- _Study text_:
|---|
The idea is to let parents control these extra dollars to supplement their child’s education in the way they see fit.

Over and over, studies show what we all know to be true: that when parents are more involved in their children’s education, those children perform better in school.

Proponents of choice in education see this as one reason why parents should be able to choose where — and even how — their kids get educated; i.e., if parents are helping to make those decisions along the way, they will be more invested in the outcomes.

Yet, despite the growing popularity of private, charter, virtual, and home education opportunities around the country, the vast majority of American students still attend a traditional public school in grades K-12.

And despite our schools’ best efforts, too many students are struggling with the basics of reading. What if we could infuse parent choice into literacy intervention decisions for our most struggling public-school students?

In 2018, Florida did just that. Sunshine State lawmakers created Reading Scholarship Accounts, a first-of-its-kind scholarship program for public third- through fifth-grade students struggling in reading.

Rather than a scholarship to attend private school, the state provides parents an account — currently worth $500 — to spend on tutoring, summer and after-school literacy programs, instructional materials, and curriculum. The idea is to let parents control these extra dollars to supplement their child’s education in the way they see fit.

According to Step Up For Students, a nonprofit that administers the program on behalf of the state, the program served 5,375 students in its first year.

The account structure is modeled after what has become known as an education savings account, or ESA, nationally.
|---|
- _Listed records_:

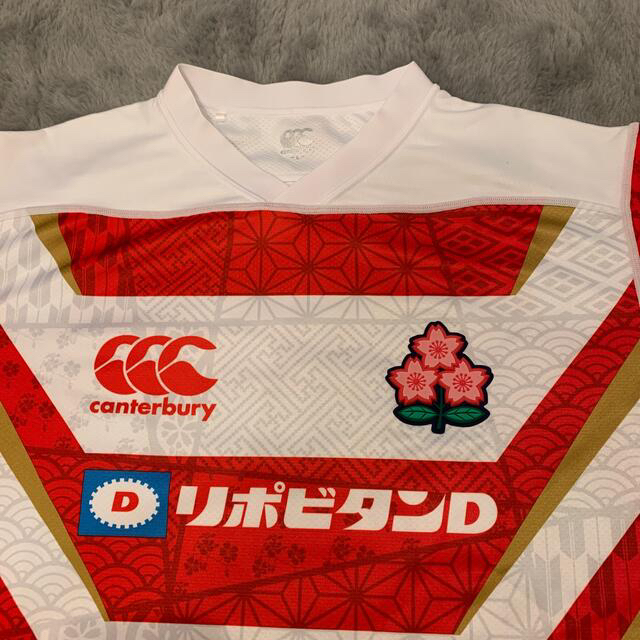 CANTERBURY(カンタベリー)の【カンタベリー公式】ラグビー日本代表2019　レプリカジャージ  2枚セット スポーツ/アウトドアのスポーツ/アウトドア その他(ラグビー)の商品写真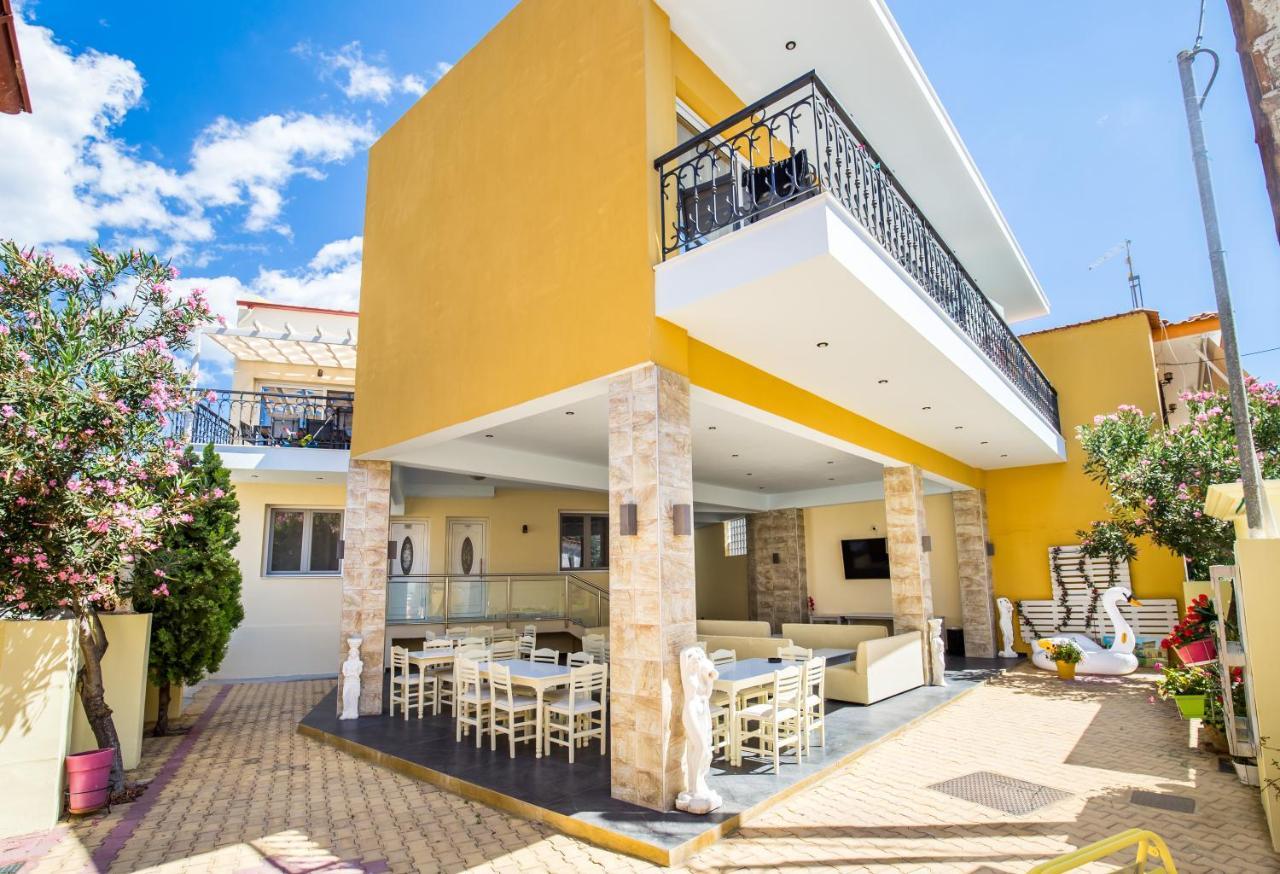 Aldebaran Hotel Apartments Лименария Экстерьер фото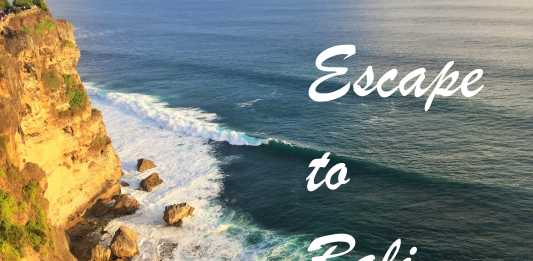 Escape to Bali, Indonesia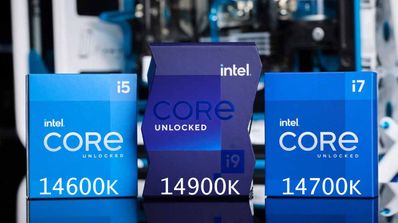 Procesadores Intel Raptor Lake Refresh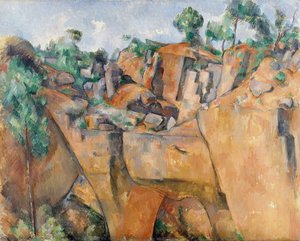 La Carrière De Bibémus — Paul Cézanne
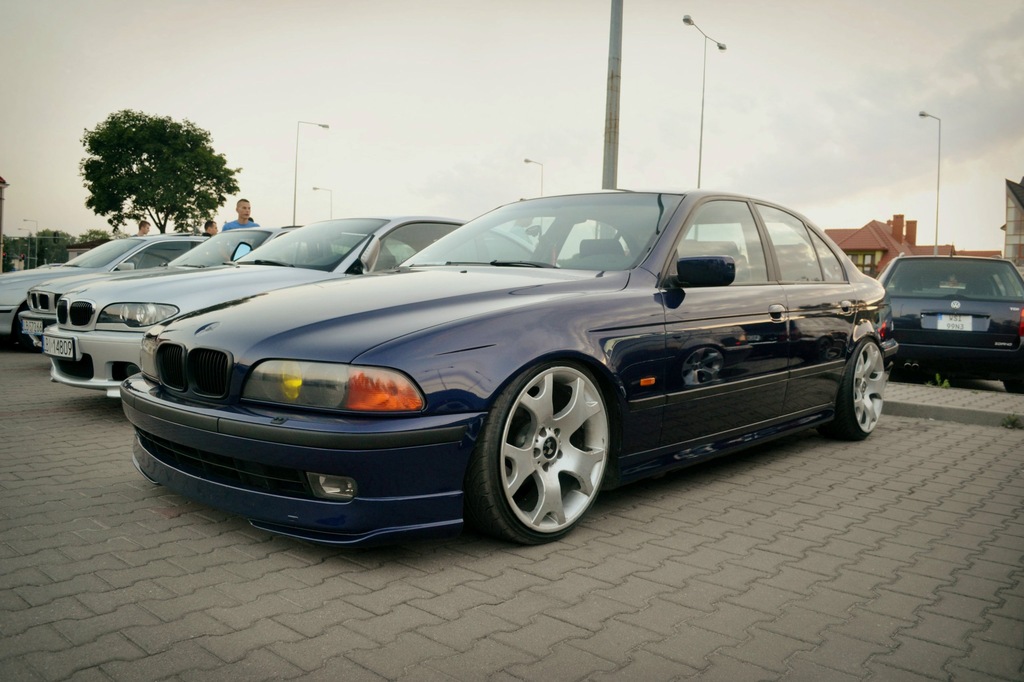 BMW e39 528i LPG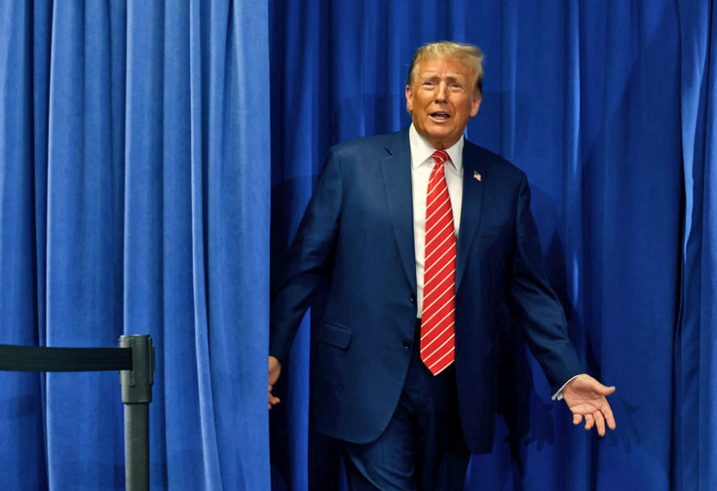 Judge Dismisses Some Charges Against Trump in George Election Case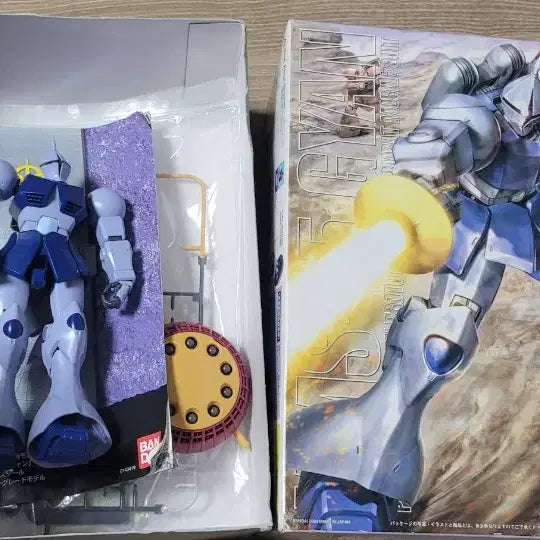 [SOLD OUT] 반다이 MG 걍 (MGS-15 GYAN)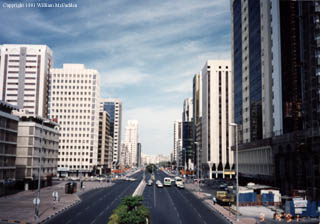 downtown Abu Dhabi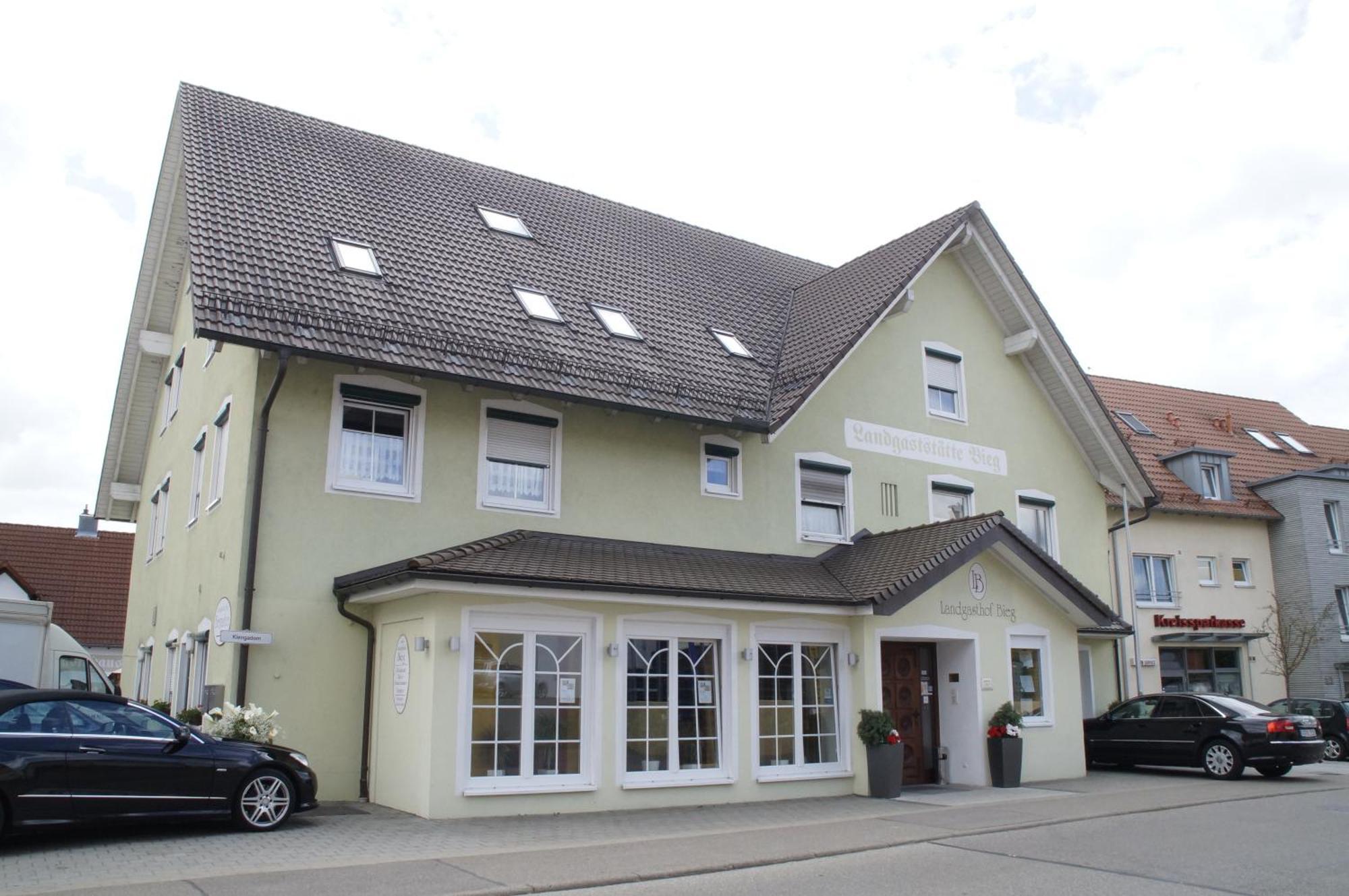 Sonnenhalde Landgasthof Bieg Neuler Luaran gambar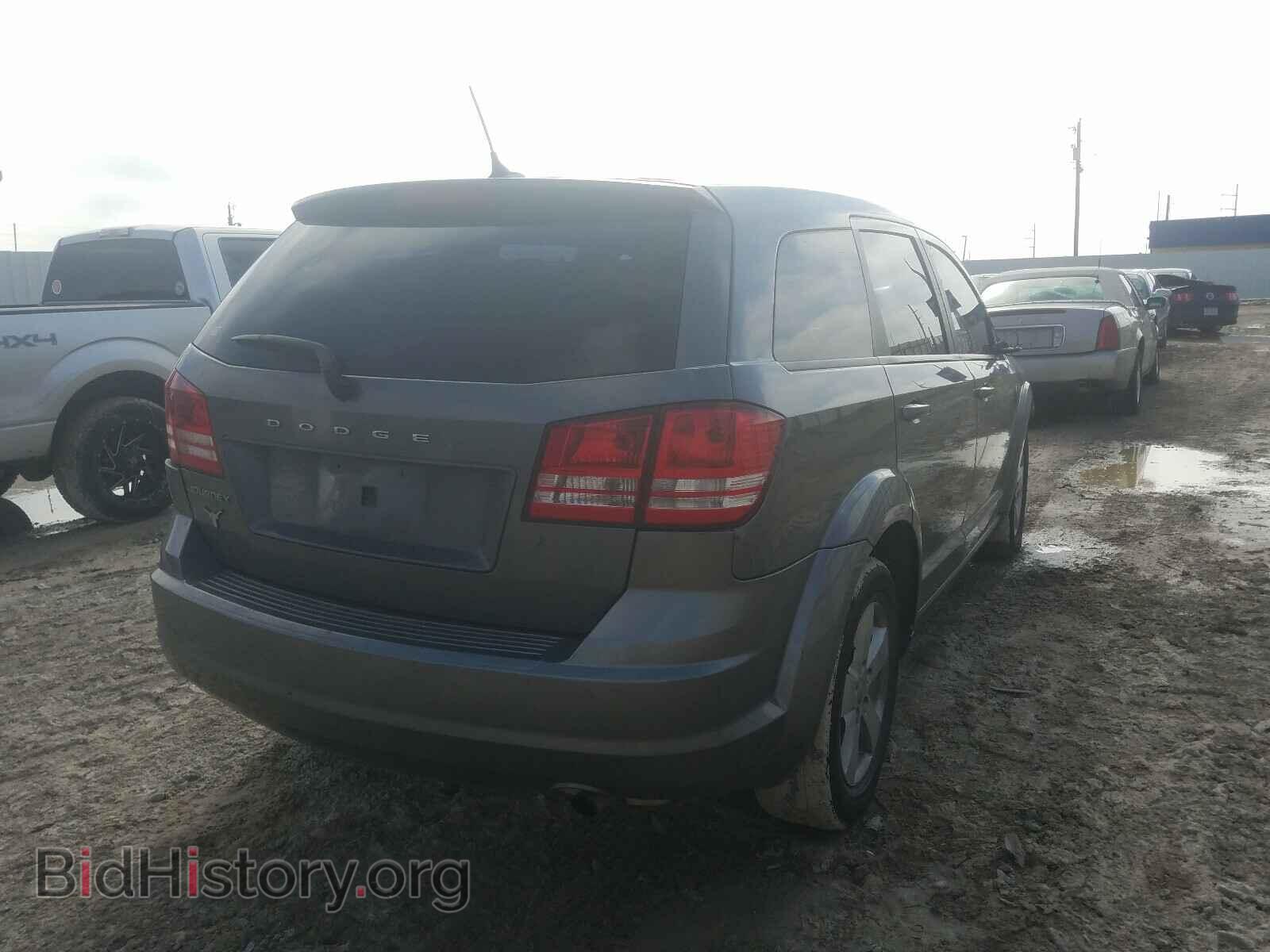 2013 DODGE JOURNEY - VIN: 3C4PDCAB0DT600028 - Фото 4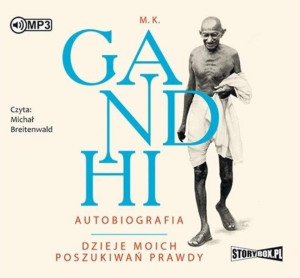 Autobiografia. Dzieje moich poszukiwań prawdy CD. Audiobook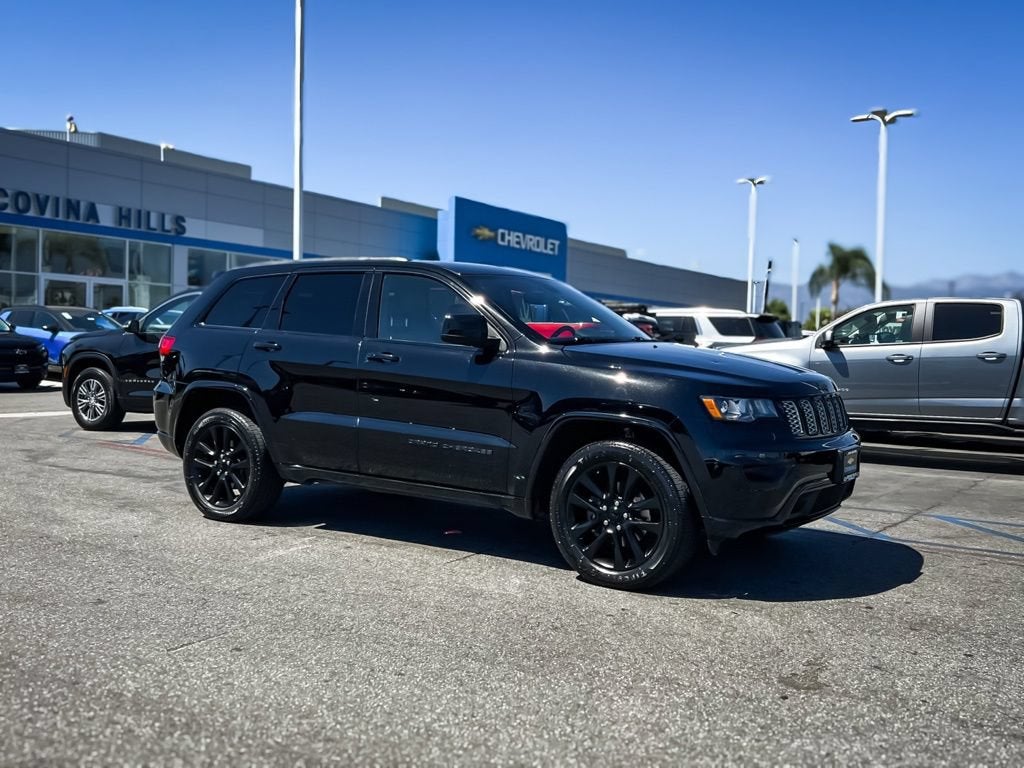2019 Jeep Grand Cherokee Altitude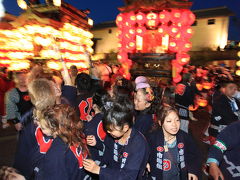 ２０１２年 常滑春祭り　第一日目、土曜日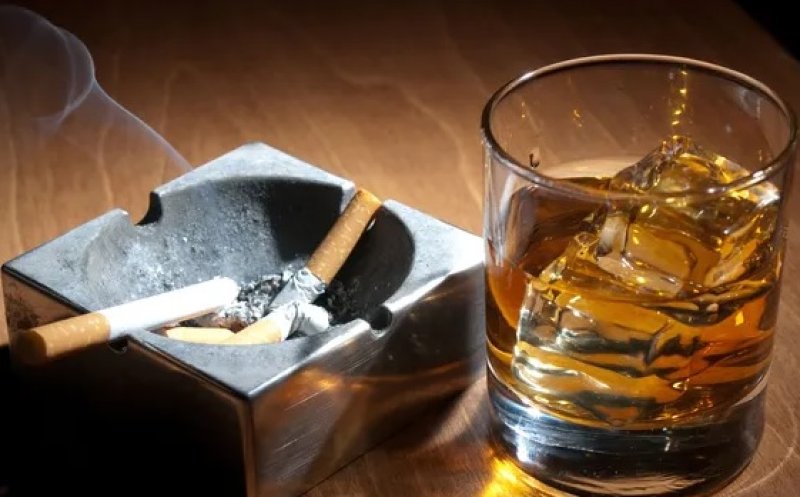 Cigarettes and Whiskey by Joe Funk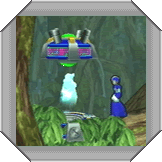 Spielaufnahme zum Fundort: Glide Armor – Beine in Deep Forest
|---|
- _Tasks to perform_:
(a) Condense the paragraph of the Reading Scholarship Accounts article that begins "Rather than a scholarship to attend private school" into a short bulleted list that keeps its main facts.
(b) From the Reading Scholarship Accounts article, reproduce word for word the passage that begins at "In 2018, Florida" and ends after "struggling in reading.".
(c) Write the next part of the Reading Scholarship Accounts article, picking up right after its final sentence.

- _List of answers_:
(a)
- Instead of private school tuition, the state gives parents an account, currently worth $500.
- Parents can spend it on tutoring, summer and after-school literacy programs, instructional materials, and curriculum.
- Parents control these extra dollars and use them to supplement their child's education as they see fit.

(b)
In 2018, Florida did just that. Sunshine State lawmakers created Reading Scholarship Accounts, a first-of-its-kind scholarship program for public third- through fifth-grade students struggling in reading.

(c)
Much like the health savings accounts or flexible spending accounts offered as part of many employee benefit plans, typical ESAs — like Empowerment Scholarship Accounts in Arizona and the Gardiner Scholarship Program in Florida — are intended to offset the costs of educational expenses for families who are looking for a customized education plan outside of the traditional school setting. That typically means outside the school district — but not in this case.

This ESA program is only available for kids in public schools.

An extra $500 is great for students and families. And as it turns out, it’s also great for school districts. Innovative districts and even schools, can set up their own after school or summer intervention programs and recruit students to attend.

Much-needed help for students struggling with reading AND a boost of funding for schools, in a time when “choice” often feels like a loss for public education?

I call that a win-win.

Learn more about Reading Scholarship Accounts at the Florida Department of Education’s website or, if you are a Florida resident and think your child may be eligible, apply online at StepUpForStudentsorg.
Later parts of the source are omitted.